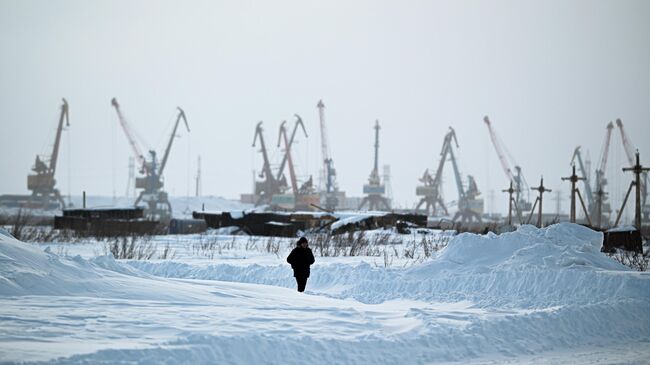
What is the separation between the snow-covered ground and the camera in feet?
20.3

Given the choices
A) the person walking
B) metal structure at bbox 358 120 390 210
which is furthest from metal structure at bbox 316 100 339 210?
the person walking

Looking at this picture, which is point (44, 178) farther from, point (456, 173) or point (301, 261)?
point (301, 261)

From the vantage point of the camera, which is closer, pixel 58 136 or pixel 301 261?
pixel 301 261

EXERCISE DESCRIPTION = Could you reproduce all of the material above word for word, without the picture?

EXPECTED ANSWER =
What is the separation between the snow-covered ground and the camera in feet?
20.3

Given the choices
A) the person walking
B) metal structure at bbox 358 120 390 210
which is furthest from metal structure at bbox 316 100 339 210?
the person walking

Looking at this picture, which is point (44, 178) farther from, point (456, 173) or point (301, 261)?
point (301, 261)

From the vantage point of the camera, which is closer, pixel 58 136 or pixel 301 261?
pixel 301 261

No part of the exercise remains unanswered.